Si chiedeva il poeta francese Paul Valéry nella sua lirica “Disegno di un serpente”: «Esiste un cuore così duro da non potervi seminare un sogno?».
La Bibbia descrive questo sogno dell’uomo nel “cuore”, cioè in quello spazio della relazione dove l’io si apre all’altro non per prenderlo e comprenderlo, ma per accoglierlo e servirlo, come una madre che, nel suo grembo accoglie la vita e si consacra al mistero del suo sviluppo e della sua nascita: «Così agirà chi teme il Signore; chi è fedele alla legge otterrà anche la sapienza. Essa gli andrà incontro come una madre, l'accoglierà come una vergine sposa; lo nutrirà con il pane dell'intelligenza, e l'acqua della sapienza gli darà da bere» (Sir 15,1-3).
Infatti, è proprio in questo sogno che Salomone chiede il “cuore docile”, un “cuore giusto e buono” che non domanda per sé, ma per l’altro e la cui occupazione non è il desiderio dell’io da realizzare bensì il bisogno dell’altro da ascoltare: «hai domandato per te di amministrare la giustizia» (v. 11). In ebraico suona diversamente: «hai domandato per te l’intelligenza per ascoltare il diritto».
La Sapienza che va richiesta al Signore è credere che la cosa più importante della vita non è ampliare e realizzare lo spazio dell’io desiderante, ma metterlo in crisi e convertirlo in amore e responsabilità per l’altro.
In questo desiderio Dio è presente e compiacente dando fioritura al principio della bontà e della giustizia: «Ti concedo anche quanto non hai domandato, cioè ricchezza e gloria» (v. 13).
Salomone è colui che ha colto la sorgente che zampilla nella sua vita. Codesta sorgente è in ciascuno di noi, e non viene da fuori, perché «Il regno di Dio è in voi» (Lc 17,21). Anche la donna che aveva perduto la sua dracma non la ritrovò fuori casa, ma dentro la casa (Lc 15,8-10).
La Sapienza è un continuo “accendere la lampada” e “spazzare la casa” per ritrovare se stessi dove vi è l’immagine di Dio, quella stessa immagine posta fin dal principio (Cfr. Gen 1,26). Salomone fa’ risplendere dentro se stesso questa immagine di Dio da poter contagiare tutto e tutti (Cfr. 1Re 5).

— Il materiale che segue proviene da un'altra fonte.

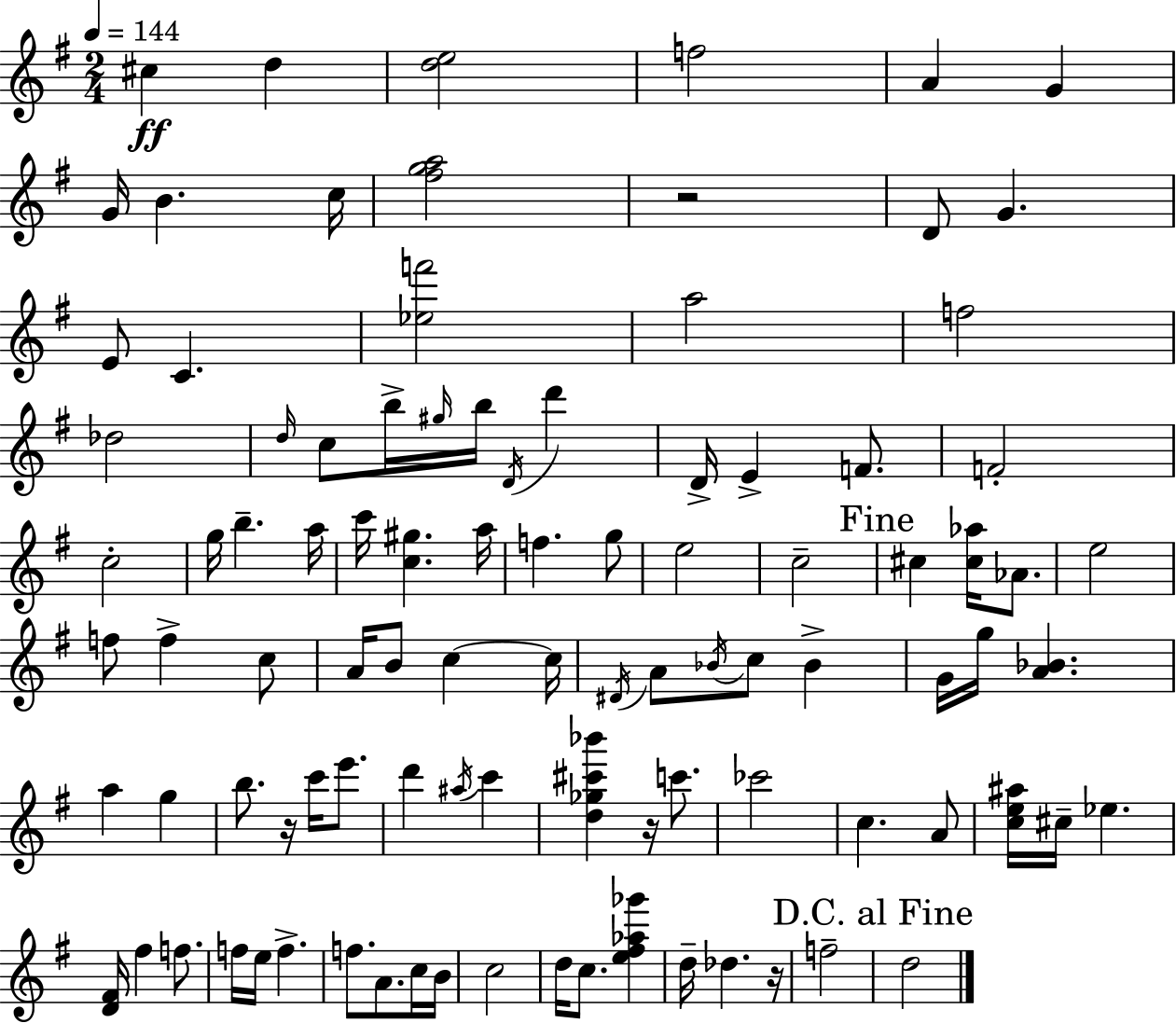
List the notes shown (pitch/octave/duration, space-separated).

C#5/q D5/q [D5,E5]/h F5/h A4/q G4/q G4/s B4/q. C5/s [F#5,G5,A5]/h R/h D4/e G4/q. E4/e C4/q. [Eb5,F6]/h A5/h F5/h Db5/h D5/s C5/e B5/s G#5/s B5/s D4/s D6/q D4/s E4/q F4/e. F4/h C5/h G5/s B5/q. A5/s C6/s [C5,G#5]/q. A5/s F5/q. G5/e E5/h C5/h C#5/q [C#5,Ab5]/s Ab4/e. E5/h F5/e F5/q C5/e A4/s B4/e C5/q C5/s D#4/s A4/e Bb4/s C5/e Bb4/q G4/s G5/s [A4,Bb4]/q. A5/q G5/q B5/e. R/s C6/s E6/e. D6/q A#5/s C6/q [D5,Gb5,C#6,Bb6]/q R/s C6/e. CES6/h C5/q. A4/e [C5,E5,A#5]/s C#5/s Eb5/q. [D4,F#4]/s F#5/q F5/e. F5/s E5/s F5/q. F5/e. A4/e. C5/s B4/s C5/h D5/s C5/e. [E5,F#5,Ab5,Gb6]/q D5/s Db5/q. R/s F5/h D5/h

Il “prediletto del Signore” sarà colui che fa risplendere in se stesso e negli altri «l’immagine dell’uomo celeste», il Figlio di Dio e dal suo seno sgorgherà per tutti, fiumi d’acqua viva (Gv 7,38).

interrogarsi
1. Quale sogno responsabile mi porto dentro?
2. In cosa consiste il “cuore docile” che Salomone invoca da Dio?
3. Come faccio risplendere l’immagine di Dio che è in me?
4. Quale saggezza vado coltivando: quella egoistica o una saggezza responsabile per l’altro?

preghiera
Cerco… sogno… desidero… voglio…
Ogni giorno, Signore, il mio volere sempre più… vuole.
Ma al mio cuore tutto questo non basta
e resta sempre più vuoto.
Ti prego, Signore, concedimi un cuore intelligente e saggio che sappia riconoscere il volto dell’altro. Amen.

actio
Ogni giorno medita la Parola, “accendi la lampada” e “spazza la casa” per ritrovare te stesso dove vi è l’immagine di Dio, facendola risplendere nel volto dell’altro.